三月のバスで待ってる
「変わってないね」
私は3人を見上げて言った。
「……は?」
「3年前、私をいじめてた時から、何も変わってない」
目を逸らしちゃいけない。
何もできなかったあの頃とは違う。
「は、何言ってんのこいつ」
「意味わかんないし」
「生意気なんだけどー」
笑われても気にしない。気にしては行けない。
私は無視して続けた。
「私は、変わったよ。もうひとりじゃない。大切な友達ができたから」
偽物じゃない、本当の友達。ずっと一緒にいられる保証なんてどこにもないけれど、ひとりだった私に手を差し伸べてくれた、ずっと一緒にいたいと思える人たち。
「な……」
3人の表情が変わった。
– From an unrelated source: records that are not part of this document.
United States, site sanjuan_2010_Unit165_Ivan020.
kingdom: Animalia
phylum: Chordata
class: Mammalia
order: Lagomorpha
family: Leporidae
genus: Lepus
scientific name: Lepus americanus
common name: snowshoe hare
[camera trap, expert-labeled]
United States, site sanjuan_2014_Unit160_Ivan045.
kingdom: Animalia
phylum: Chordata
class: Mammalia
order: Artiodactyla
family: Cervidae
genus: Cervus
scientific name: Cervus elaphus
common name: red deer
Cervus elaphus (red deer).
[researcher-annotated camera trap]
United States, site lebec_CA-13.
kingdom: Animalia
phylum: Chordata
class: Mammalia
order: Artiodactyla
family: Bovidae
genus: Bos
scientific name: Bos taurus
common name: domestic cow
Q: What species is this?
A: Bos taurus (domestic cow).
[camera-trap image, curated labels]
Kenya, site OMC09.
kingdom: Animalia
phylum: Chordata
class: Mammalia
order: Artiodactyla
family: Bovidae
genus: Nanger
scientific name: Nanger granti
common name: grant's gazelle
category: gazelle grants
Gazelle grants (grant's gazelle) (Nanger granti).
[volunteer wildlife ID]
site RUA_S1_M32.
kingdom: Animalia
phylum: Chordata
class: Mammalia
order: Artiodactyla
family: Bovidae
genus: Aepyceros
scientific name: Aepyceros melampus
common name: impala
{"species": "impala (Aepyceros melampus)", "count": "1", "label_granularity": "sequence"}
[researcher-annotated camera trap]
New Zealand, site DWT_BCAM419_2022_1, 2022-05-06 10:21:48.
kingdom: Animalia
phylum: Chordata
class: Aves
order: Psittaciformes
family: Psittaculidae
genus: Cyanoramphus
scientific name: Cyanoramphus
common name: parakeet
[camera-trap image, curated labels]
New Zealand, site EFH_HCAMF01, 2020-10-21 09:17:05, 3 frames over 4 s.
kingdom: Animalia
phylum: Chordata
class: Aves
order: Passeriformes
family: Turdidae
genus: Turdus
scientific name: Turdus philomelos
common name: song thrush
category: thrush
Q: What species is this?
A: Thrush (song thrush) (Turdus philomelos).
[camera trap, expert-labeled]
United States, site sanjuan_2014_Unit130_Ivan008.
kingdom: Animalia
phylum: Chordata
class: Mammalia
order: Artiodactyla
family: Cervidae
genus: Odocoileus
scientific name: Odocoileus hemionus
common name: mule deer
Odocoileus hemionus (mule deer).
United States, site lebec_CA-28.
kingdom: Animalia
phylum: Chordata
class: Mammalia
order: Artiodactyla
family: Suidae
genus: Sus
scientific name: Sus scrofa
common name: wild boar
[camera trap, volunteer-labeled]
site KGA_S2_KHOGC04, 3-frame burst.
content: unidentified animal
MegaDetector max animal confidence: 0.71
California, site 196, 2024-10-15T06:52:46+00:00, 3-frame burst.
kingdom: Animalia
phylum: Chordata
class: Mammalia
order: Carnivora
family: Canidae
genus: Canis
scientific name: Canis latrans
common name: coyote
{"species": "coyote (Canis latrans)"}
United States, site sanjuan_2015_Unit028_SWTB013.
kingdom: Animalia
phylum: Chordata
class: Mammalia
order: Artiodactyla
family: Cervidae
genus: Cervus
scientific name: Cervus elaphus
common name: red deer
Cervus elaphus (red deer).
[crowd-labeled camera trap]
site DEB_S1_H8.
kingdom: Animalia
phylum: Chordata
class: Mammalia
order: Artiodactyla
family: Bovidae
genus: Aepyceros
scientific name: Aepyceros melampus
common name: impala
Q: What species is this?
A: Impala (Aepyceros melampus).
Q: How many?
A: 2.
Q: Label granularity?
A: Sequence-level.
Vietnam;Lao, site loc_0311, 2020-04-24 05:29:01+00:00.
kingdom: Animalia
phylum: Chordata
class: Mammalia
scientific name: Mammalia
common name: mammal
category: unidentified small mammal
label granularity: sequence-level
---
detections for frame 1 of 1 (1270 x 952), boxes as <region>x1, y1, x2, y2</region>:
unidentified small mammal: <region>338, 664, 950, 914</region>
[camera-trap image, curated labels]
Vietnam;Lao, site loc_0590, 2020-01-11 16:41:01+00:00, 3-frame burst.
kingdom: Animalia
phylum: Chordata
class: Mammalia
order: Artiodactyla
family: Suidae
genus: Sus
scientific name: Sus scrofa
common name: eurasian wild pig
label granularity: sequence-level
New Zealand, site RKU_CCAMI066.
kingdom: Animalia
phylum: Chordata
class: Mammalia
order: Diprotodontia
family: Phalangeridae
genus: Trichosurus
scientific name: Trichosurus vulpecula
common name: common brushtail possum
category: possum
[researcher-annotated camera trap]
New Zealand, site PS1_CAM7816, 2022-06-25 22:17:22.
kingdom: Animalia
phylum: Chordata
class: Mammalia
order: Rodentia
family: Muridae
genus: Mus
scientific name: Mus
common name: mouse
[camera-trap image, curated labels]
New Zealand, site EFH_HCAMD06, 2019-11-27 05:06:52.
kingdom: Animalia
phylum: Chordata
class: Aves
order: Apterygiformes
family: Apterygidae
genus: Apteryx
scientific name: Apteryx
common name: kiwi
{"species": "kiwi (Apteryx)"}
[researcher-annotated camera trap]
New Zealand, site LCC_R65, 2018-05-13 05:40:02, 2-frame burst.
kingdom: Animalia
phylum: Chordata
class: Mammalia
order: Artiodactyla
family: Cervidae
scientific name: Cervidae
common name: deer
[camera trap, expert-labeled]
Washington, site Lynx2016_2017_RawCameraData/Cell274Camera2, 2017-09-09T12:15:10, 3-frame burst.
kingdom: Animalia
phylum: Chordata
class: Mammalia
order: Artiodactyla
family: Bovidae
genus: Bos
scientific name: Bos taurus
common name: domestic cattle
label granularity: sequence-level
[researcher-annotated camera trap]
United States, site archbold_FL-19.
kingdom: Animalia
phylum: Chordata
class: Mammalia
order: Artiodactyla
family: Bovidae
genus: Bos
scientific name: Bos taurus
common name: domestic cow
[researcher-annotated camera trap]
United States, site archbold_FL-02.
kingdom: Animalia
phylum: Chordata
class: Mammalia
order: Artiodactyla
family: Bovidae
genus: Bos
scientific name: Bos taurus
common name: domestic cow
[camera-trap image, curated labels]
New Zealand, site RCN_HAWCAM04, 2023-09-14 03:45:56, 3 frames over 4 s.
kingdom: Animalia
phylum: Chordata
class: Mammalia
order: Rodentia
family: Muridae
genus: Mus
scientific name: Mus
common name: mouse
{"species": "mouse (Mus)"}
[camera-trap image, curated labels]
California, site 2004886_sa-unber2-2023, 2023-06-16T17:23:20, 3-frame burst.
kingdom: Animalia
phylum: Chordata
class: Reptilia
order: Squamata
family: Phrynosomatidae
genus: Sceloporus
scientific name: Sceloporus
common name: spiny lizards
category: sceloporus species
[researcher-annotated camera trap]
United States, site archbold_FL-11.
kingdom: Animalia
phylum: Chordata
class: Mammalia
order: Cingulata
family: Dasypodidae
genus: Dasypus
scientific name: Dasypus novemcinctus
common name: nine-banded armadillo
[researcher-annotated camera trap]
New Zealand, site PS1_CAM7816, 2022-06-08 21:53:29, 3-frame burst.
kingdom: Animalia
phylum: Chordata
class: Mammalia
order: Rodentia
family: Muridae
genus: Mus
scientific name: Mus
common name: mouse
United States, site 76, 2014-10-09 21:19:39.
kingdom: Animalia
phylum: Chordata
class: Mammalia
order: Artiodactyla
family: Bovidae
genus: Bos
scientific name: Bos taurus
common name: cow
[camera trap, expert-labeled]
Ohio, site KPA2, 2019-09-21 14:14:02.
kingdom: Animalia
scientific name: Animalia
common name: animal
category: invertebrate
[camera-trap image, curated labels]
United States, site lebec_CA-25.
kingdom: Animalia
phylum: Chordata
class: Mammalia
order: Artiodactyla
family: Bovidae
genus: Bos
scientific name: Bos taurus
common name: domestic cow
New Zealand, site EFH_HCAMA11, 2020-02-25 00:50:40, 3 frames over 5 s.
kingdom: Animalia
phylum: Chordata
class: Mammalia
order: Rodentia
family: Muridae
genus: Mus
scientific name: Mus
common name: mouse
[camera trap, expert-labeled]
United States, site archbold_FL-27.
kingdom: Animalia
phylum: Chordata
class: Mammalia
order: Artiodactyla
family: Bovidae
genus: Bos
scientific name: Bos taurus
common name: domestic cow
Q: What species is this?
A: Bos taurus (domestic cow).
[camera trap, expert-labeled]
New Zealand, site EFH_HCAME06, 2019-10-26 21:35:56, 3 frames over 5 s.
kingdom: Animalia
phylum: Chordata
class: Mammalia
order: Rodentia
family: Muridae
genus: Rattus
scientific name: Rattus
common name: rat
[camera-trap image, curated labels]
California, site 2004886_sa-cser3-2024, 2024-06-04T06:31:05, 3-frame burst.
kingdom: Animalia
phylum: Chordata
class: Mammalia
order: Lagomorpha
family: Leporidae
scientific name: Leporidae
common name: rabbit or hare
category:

まさか言い返されると思わなかったのだろう。
一瞬、ビクッとした、その時。
「あなたたち、誰?」
後ろから、声がした。
途端、肩の力が一気に抜けるような安心感に包まれた。
杏奈が一歩前に出て言う。
「深月の友達、って感じじゃないよね?」
「違うよ。前の学校の、元クラスメイト」
その言葉で察したのだろう、杏奈はハッと顔を硬らせた。
「そうだよーってか喋ってただけなんだけど」
「じゃあ、交代してくれる?今度はあたしがこの子と喋りたいから」
笑って言うけれど、目が少しも笑っていない。
杏奈の怒ったところを、初めて見たかもしれない。
優しくて思いやりのある彼女が、私のために怒ってくれているのだと思うと、胸がじんと熱くなった。
「めんどくさ」
「どーでもいいわ」
「行こー」
彼女たちは急に興味をなくしたみたいに、背を向けて去っていった。
「深月、大丈夫?」
心配そうに覗き込まれて、私は笑って頷いた。
無理につくったんじゃなく、安心したら、自然と笑うことができた。
「うん、ありがとう」
「もー、びっくりしたよ。早めに戻ってきてよかったー」
ねえ深月、と杏奈が私の肩に手を置いて言った。
「大切な友達って言ってくれて、ありがとね」
私は少し照れながら、「うん」とまた笑った。